- _Selected passage_
His life, from the start, was destined to end in Jerusalem. From the
moment Herod tried to kill him at his birth and the Herodians plotted
his murder after his first miracle, Jesus was shadowed by the cross.
This week (Holy Week) he will meet it face to face. We are urged to
travel the days of Holy Week with him. We are invited to climb the hill
of Calvary, stand beneath the cross and await his resurrection.
In the cross there is a sense of how far God’s love will take him. The
death of Jesus witnesses the implications of perfect and unconditional
love. He loves us even unto death. That is the lesson of the cross and
it is a lesson that is the foundation of our hope. There is nothing
stronger than God’s love for us: not our betrayals, our sinfulness, our
selfishness, or even the horrible evil that so often seems to control
the world in which we live. It is the love that stops at nothing to give
us life.
In the Passion of Jesus read on Palm Sunday and Good Friday, we glimpse
at length the depth of God’s love. Jesus is the love of God made flesh.
In Jesus, God hands himself over to those whose infidelity requires his
death. In him the cross of God’s unconditional commitment to us is
proclaimed. The “scandal” of the cross is that the love killed is the
love that saves.
Death didn’t fall upon Jesus and take him away against his will. It was
his choice, his desire to face the Father’s will nose to nose, come what
may. He allowed himself to be nailed to the wood to usher in a new age
where the wolf would lay down with the lamb and the little child would
play at the adder’s lair (second Sunday of Advent Isaiah reading).
The Garden of Gethsemane sits at the foot of the Mount of Olives, near
the head of the Kidron Valley. It is a tiny oasis of green and brown
land. The Mount of Olives nearby is a great cemetery, with gravestones
packed one on the other. The entire hill is like this from bottom to
top, with Jewish graves at the top and a mausoleum at the bottom.
According to Jewish legend, the Messiah will appear first at Bethpage at
the very top of the mountain and the first people to rise will be the
Jews buried there.
At the time of Jesus, there were no graves on the mountain. It was an
olive orchard and it was the place where people from all over Israel
pitched their tents during Passover. As the holy days approached, the
mountain be-came a vast tent city filled with pilgrims from up and down
the countryside. To get to the temple, all they had to do was walk down
the mountain to the valley and up Mount Moriah on the other side.

- _Available data_
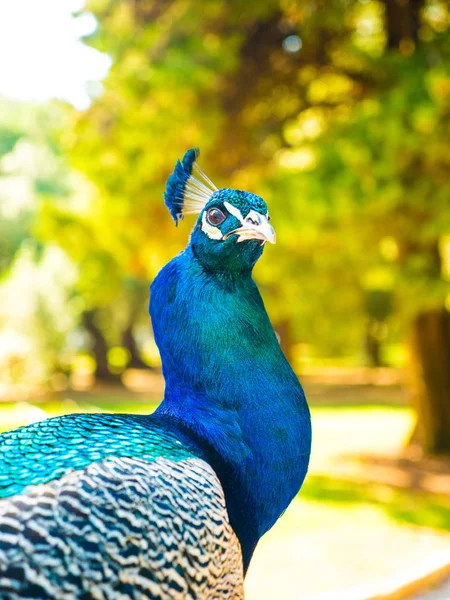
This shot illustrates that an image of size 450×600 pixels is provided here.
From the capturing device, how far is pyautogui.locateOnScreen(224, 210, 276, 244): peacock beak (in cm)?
167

- _What to do_
Copy the passage of the Holy Week reflection word for word, from "In the Passion" to "love that saves.".

- _In response_
In the Passion of Jesus read on Palm Sunday and Good Friday, we glimpse
at length the depth of God’s love. Jesus is the love of God made flesh.
In Jesus, God hands himself over to those whose infidelity requires his
death. In him the cross of God’s unconditional commitment to us is
proclaimed. The “scandal” of the cross is that the love killed is the
love that saves.